**Text under study:**
##########

5.8 Indemnification.
In the
event that any Registrable Securities are included in a registration statement
under this Article V:
(a) To
the extent permitted by law, the Company will indemnify and hold harmless
each
Holder, any underwriter (as defined in the Securities Act) for such Holder
and
each person, if any, who controls such Holder or underwriter within the meaning
of the Securities Act or the Exchange Act, against any losses, claims, damages,
or liabilities (joint or several) to which they may become subject under
the
Securities Act, or the Exchange Act, insofar as such losses, claims, damages,
or
liabilities (or actions in respect thereof) arise out of or are based upon
any
of the following statements, omissions or violations (collectively a
“Violation”): (i) any untrue statement of a material fact contained in such
registration statement, including any preliminary prospectus or final prospectus
contained therein or any amendments or supplements thereto, (ii) the omission
to
state therein a material fact required to be stated therein, or necessary
to
make the statements therein not misleading, or (iii) any violation by the
Company of the Securities Act, the Exchange Act, or any rule or regulation
promulgated under the Securities Act, or the Exchange Act, and the Company
will
pay to each such Holder, underwriter or controlling person, as incurred,
any
legal or other expenses reasonably incurred by them in connection with
investigating or defending any such loss, claim, damage, liability, or action;
provided, however, that the indemnity agreement contained in this Section
5.8(a)
shall not apply to amounts paid in settlement of any such loss, claim, damage,
liability, or action if such settlement is effected without the consent of
the
Company (which consent shall not be unreasonably withheld), nor shall the
Company be liable in any such case for any such loss, claim, damage, liability,
or action to the extent that it arises out of or is based upon a Violation
which
occurs in reliance upon and in conformity with written information furnished
expressly for use in connection with such registration by any such Holder,
underwriter or controlling person.
12
(b) To
the extent permitted by law, each Selling Holder will indemnify and hold
harmless the Company, each of its directors, each of its officers, each person,
if any, who controls the Company within the meaning of the Securities Act,
any
underwriter, any other Holder selling securities in such registration statement
and any controlling person of any such underwriter or other Holder, against
any
losses, claims, damages, or liabilities (joint or several) to which any of
the
foregoing persons may become subject, under the Securities Act, or the Exchange
Act, insofar as such losses, claims, damages, or liabilities (or actions
in
respect thereto) arise out of or are based upon any Violation, in each case
to
the extent (and only to the extent) that such Violation occurs in reliance
upon
and in conformity with written information furnished by such Holder expressly
for use in connection with such registration; and each such Holder will pay,
as
incurred, any legal or other expenses reasonably incurred by any person intended
to be indemnified pursuant to this Section 5.8(b), in connection with
investigating or defending any such loss, claim, damage, liability, or action;
provided,
however,
that
the indemnity agreement contained in this Section 5.8(b) shall not apply
to
amounts paid in settlement of any such loss, claim, damage, liability or
action
if such settlement is effected without the consent of the Holder, which consent
shall not be unreasonably withheld; provided,
further,
that,
in
no event shall any indemnity under this Section 5.8(b) exceed the greater
of the
cash value of the (i) gross proceeds from the Offering received by such Holder
or (ii) such Holder’s investment pursuant to this Agreement as set forth on the
signature page attached hereto.

##########

**Work instructions:**
1 - Rewrite the indemnification clause from "shall not apply to" up to and including "or controlling person.", putting "Issuer" in place of "Company".
2 - In part (b) of the indemnification clause, who does each Selling Holder agree to indemnify and hold harmless? List all of them.
3 - Answer these questions from the indemnification clause:
(a) Under Section 5.8(a), whose consent is needed before a settlement is covered?
(b) Under Section 5.8(b), whose consent is needed before a settlement is covered?
(c) What is the upper limit on any indemnity under Section 5.8(b)?

**Provided material:**
##########

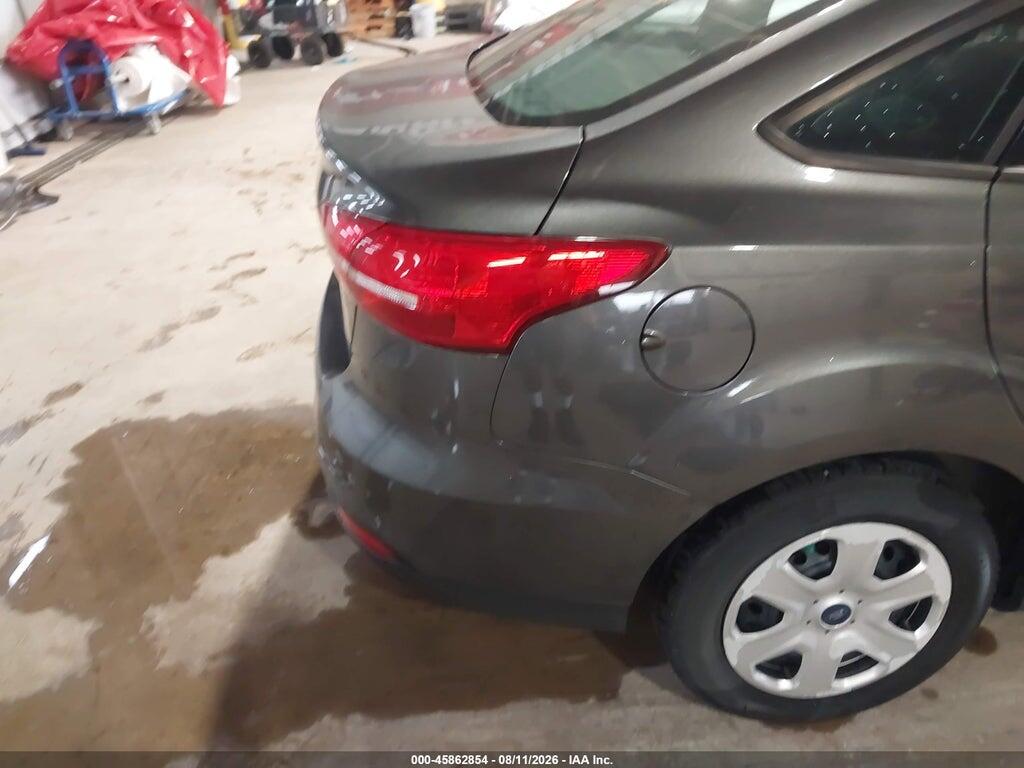 1FADP3E27JL268767 2018 FORD FOCUS photo no. 6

##########

**Responses per task:**
1 -
shall not apply to amounts paid in settlement of any such loss, claim, damage,
liability, or action if such settlement is effected without the consent of
the
Issuer (which consent shall not be unreasonably withheld), nor shall the
Issuer be liable in any such case for any such loss, claim, damage, liability,
or action to the extent that it arises out of or is based upon a Violation
which
occurs in reliance upon and in conformity with written information furnished
expressly for use in connection with such registration by any such Holder,
underwriter or controlling person.

2 -
- The Company
- Each of its directors
- Each of its officers
- Each person, if any, who controls the Company within the meaning of the Securities Act
- Any underwriter
- Any other Holder selling securities in such registration statement
- Any controlling person of any such underwriter or other Holder

3 -
(a) The Company's consent, which shall not be unreasonably withheld.
(b) The Holder's consent, which shall not be unreasonably withheld.
(c) The greater of the cash value of (i) the gross proceeds from the Offering received by such Holder or (ii) such Holder's investment pursuant to this Agreement as set forth on the signature page attached hereto.